Currently software in automobiles is at best a Tower of Babel, with different suppliers providing their own software and no underlying system to unify them. That may change—and soon—as some vendors are moving toward open source Linux as a solution.
Automotive Grade Linux is an initiative of mostly Japanese OEMs such as Mazda, Toyota, Nisson, Mitsubishi, Ford, and Honda. Others include Renesas, Denso, Panasonic, Qualcomm, Pioneer, Wind River, supplier Continental and chipmakers NXP, nVidia, Texas Instruments and Intel are also active. AGL started as a working group within the Linux Foundation.
“The automotive industry has fallen behind the smartphone industry in terms of software,” said Dan Cauchy, General Manager of Automotive at the Linux Foundation, in an interview with EETimes. “Many customers and suppliers ask themselves why they should pay so much money for software, in the first place in the infotainment segment. There is very little software reuse, which makes all developments extremely expensive.”

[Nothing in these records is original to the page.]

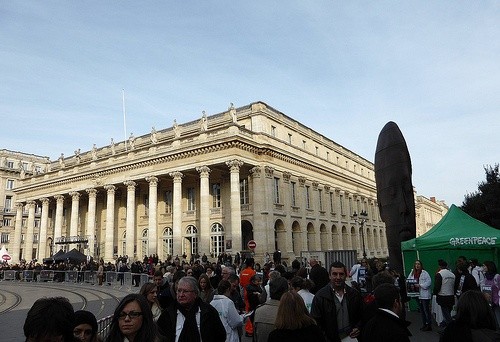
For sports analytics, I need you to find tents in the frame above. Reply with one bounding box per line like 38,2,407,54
402,204,500,313
43,248,92,264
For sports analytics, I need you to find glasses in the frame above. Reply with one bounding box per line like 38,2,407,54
188,272,193,274
176,289,197,293
117,311,142,319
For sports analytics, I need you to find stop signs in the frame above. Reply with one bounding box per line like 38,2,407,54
247,241,256,250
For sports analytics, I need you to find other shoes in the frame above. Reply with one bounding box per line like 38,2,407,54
134,285,139,287
245,333,252,337
420,327,432,331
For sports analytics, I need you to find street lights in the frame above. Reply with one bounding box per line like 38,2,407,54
352,209,369,259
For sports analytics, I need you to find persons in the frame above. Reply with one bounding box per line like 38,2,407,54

The goal is to create a platform, running Linux as the operating system. It would provide the basic underlying functionality; OEMs would be able to implement their distinctive features on top. “Our goal is providing a single, consistent platform for the entire car industry”, Cauchy said.
There have been specific attempts to harmonize software, consider the infotainment space. One such group, Genivi, is comprised of several OEMs, Tier 1, and middleware suppliers. Together they are creating an open standard for the broad adoption of specified, open source, In-Vehicle Infotainment (IVI) software.

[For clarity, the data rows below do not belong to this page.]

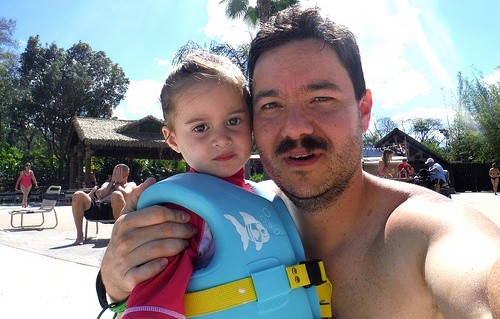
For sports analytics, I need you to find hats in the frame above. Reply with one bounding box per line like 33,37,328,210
425,158,434,164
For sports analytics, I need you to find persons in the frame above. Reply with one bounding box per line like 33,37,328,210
95,4,500,319
119,50,335,319
375,149,394,179
488,162,500,195
93,168,101,182
72,164,136,245
397,158,413,180
424,157,447,193
396,143,406,157
14,162,39,208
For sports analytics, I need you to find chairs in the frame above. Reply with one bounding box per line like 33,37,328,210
83,218,115,243
8,185,61,232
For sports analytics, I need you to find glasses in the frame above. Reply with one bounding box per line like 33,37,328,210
25,164,30,166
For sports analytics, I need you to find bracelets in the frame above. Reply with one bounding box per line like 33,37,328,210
95,267,132,319
115,181,122,186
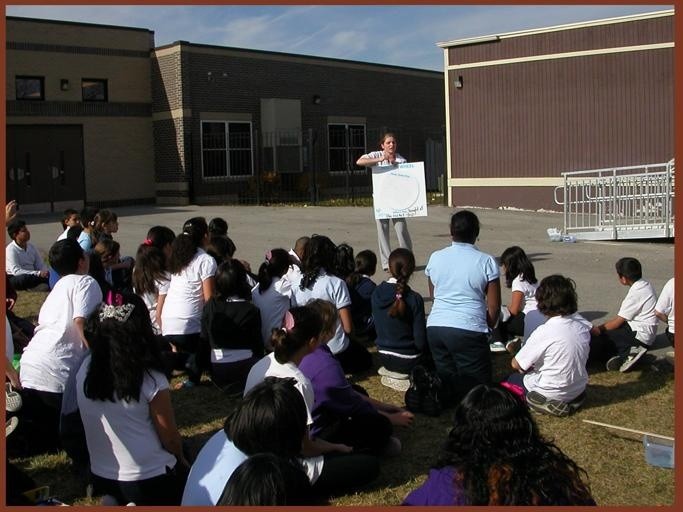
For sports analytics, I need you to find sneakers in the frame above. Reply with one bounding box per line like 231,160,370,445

“Genivi is a “bring-your-own-platform software”, Cauchy told EETimes. “It is a specification for many platforms, but it is not one platform,” with one of the reasons for this diversity lying in the wide spectrum of hardware platforms to be served. “In contrast, AGL is one single software platform, downloadable now.” He also noted that Genivi is not open to the world, only members.

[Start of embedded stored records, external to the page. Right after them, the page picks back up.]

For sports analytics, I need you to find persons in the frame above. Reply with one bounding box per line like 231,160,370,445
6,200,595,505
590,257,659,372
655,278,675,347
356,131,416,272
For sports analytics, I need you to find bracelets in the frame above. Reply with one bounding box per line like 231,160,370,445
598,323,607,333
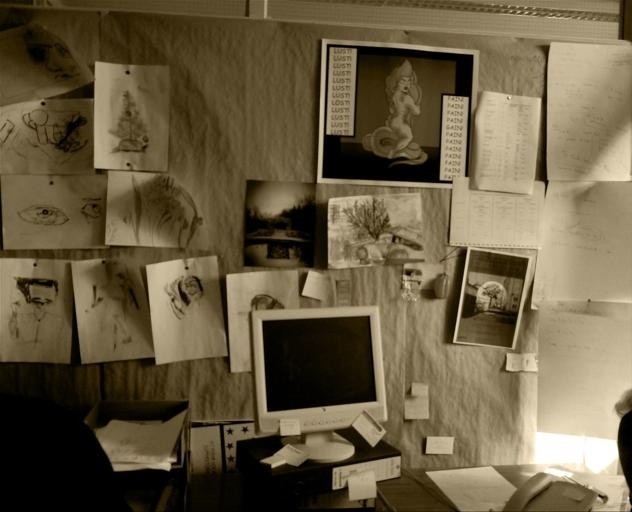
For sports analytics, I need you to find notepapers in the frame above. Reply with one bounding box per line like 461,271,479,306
259,454,286,469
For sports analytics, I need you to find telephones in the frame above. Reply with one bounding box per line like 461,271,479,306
502,471,599,512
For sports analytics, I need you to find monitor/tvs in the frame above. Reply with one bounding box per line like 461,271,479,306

Cauchy also said that just following ISO 26262 is simply not enough and sees the development of AGL as complementary. “We see no contradiction between the development processes established in the open source world and the strict rules of ISO 26262,” Cauchy said. “Actually, the principles of open source development lead to safer code. In the long term, every rogue code can and will be eliminated.”